For years, political insiders in the Lone Star State have whispered about Rove’s close friendship with lobbyist Karen Johnson, a never-married, forty-something GOP loyalist from Austin, Texas. The two first became close when Johnson sat on the board of then-Governor George W. Bush’s Business Council over a decade ago. Their friendship reportedly deepened after Bush appointed Johnson—a little-known spokesperson for the Texas Good Roads Association—to a seat on his Transportation Department transition team in 2000. The plum appointment enabled Johnson’s lobbying firm, Infrastructure Solutions, to snare such high-paying clients as Aetna and the City of Laredo. Sources say Johnson now frequently travels between Washington D.C. and Austin, where she frequently appears at Rove’s side at parties and unofficial functions.
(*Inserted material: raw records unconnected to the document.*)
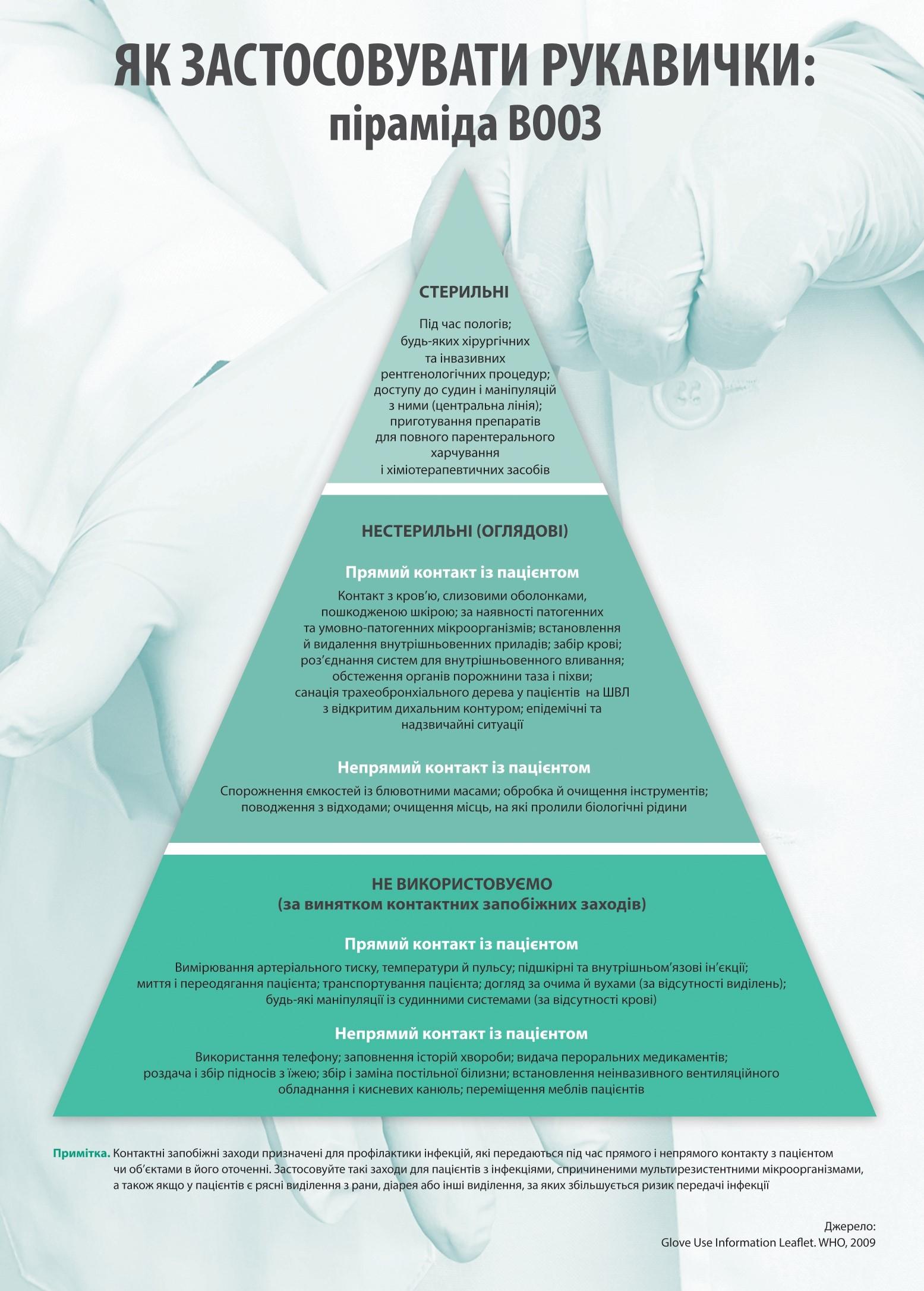 Використання рукавичок під час вакцинації від COVID-19: доцільність та рекомендації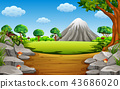 the stone montain with the big stone and tall tree 43686020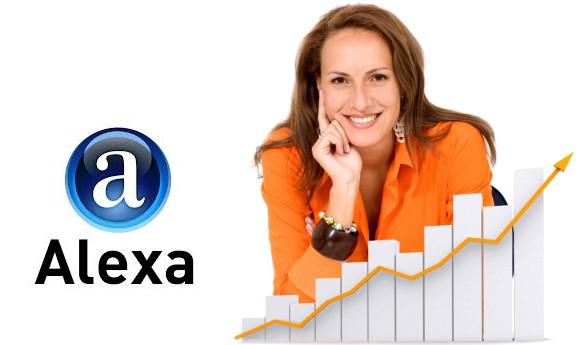 Հայաստանից ամենահաճախելի կայքերը ըստ alexa.com-ի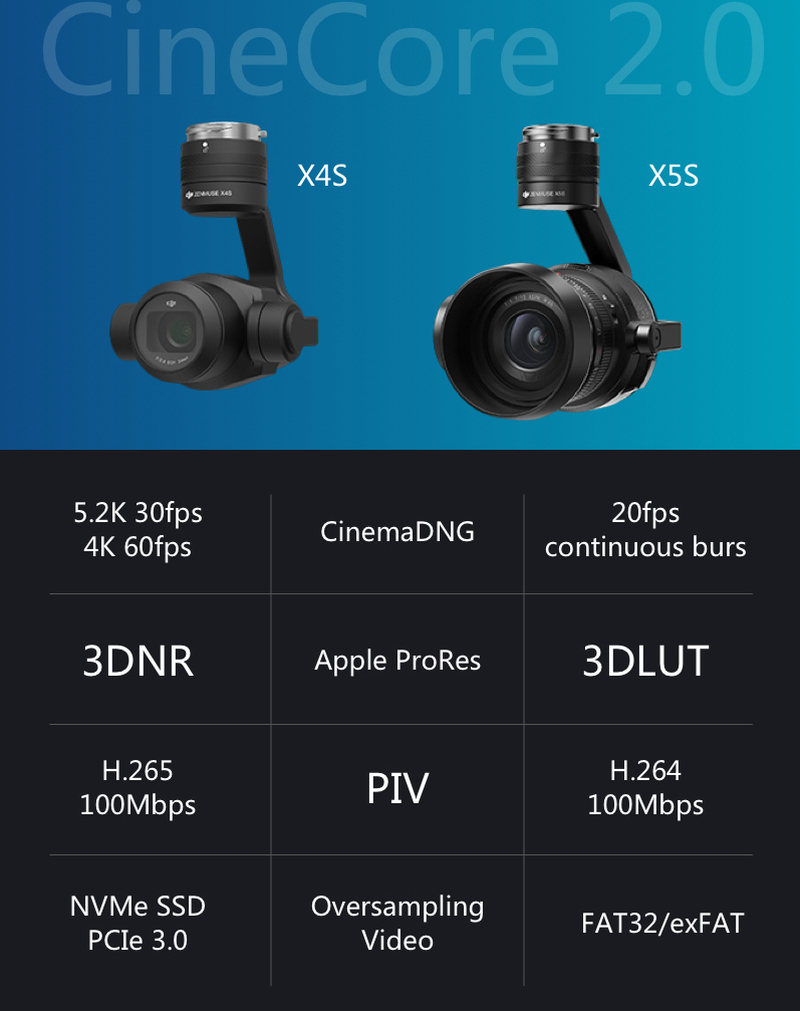 Bei dem Inspire 2 ist ein leistungsstarkes Bildverarbeitungssystem namens CineCore 2.0 und ein neues CINESSD System integriert. Momentan jedoch nur mit Zenmuse X4S3 und X5S Kameras kompatibel.
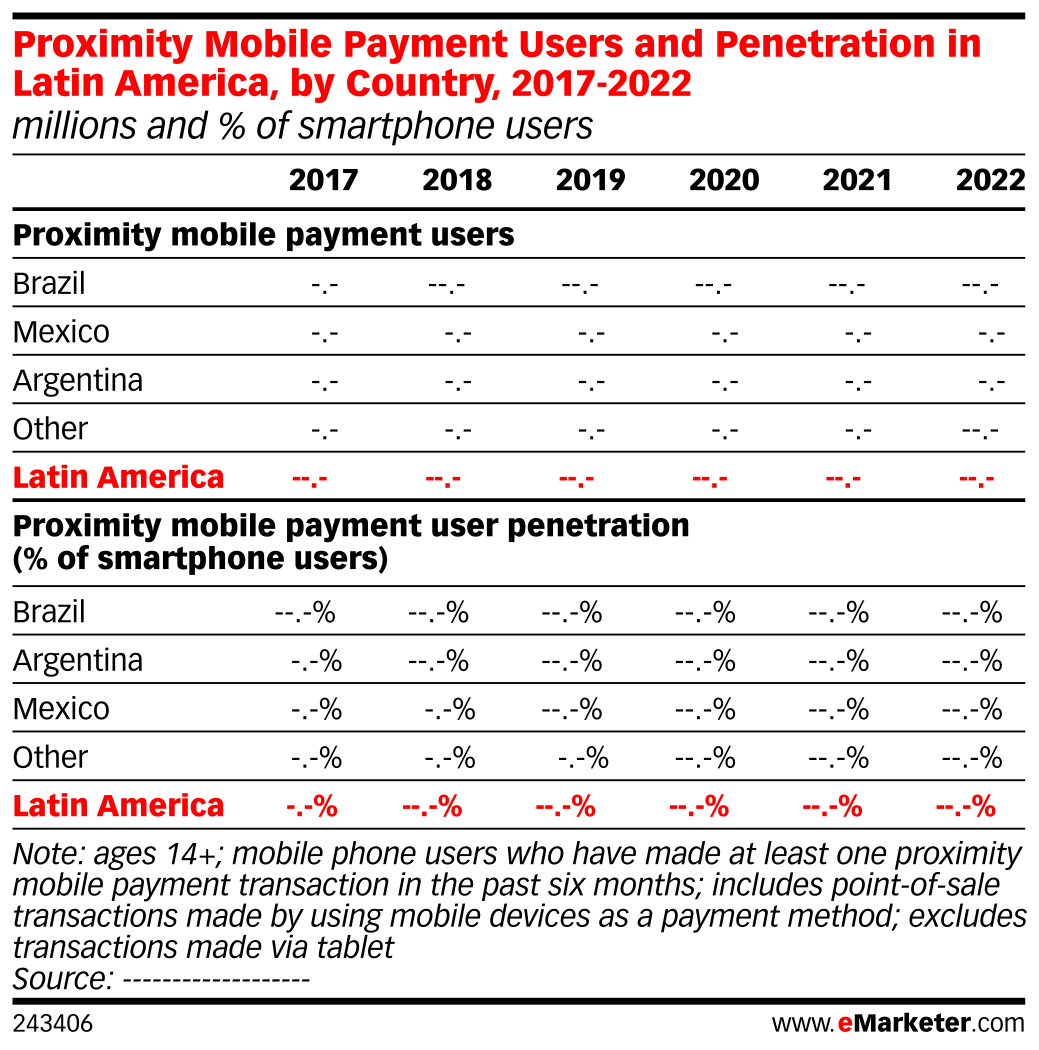 Proximity Mobile Payment Users and Penetration in Latin America, by Country, 2017-2022 (millions and % of smartphone users)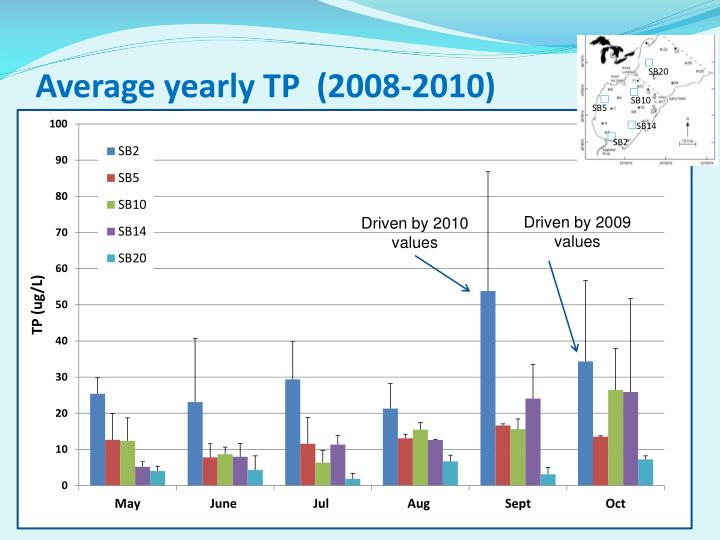 Average yearly TP  (2008-2010)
Although there is no evidence that their relationship is anything but professional, the close association between the married White House aide and the comely lobbyist has long raised eyebrows in conservative Texas circles. Asked about the pair, a prominent political journalist who has written extensively about Rove says, “I’ve heard the stories, but I would never write about Karl and Karen. If you want to keep your job as a reporter in Texas, you make believe you don’t see them together.”
In the post-Lewinsky era, Washington’s press corps has mostly avoided reporting on the private lives of public officials. But as the political climate in the capitol grows more poisonous, Rove’s close friendship with the lobbyist has attracted increased scrutiny from opponents eager to prove that Bush’s dirty trickster is sitting on some dirty laundry of his own.
Asked to comment on Rove’s relationship with Johnson, a White House spokesman firmly declined to discuss the matter, saying that their relationship was “the business of these two individuals who have personal lives…I don’t think that’s something that the White House should comment on.” A new air of civility in Washington? Don’t count on it.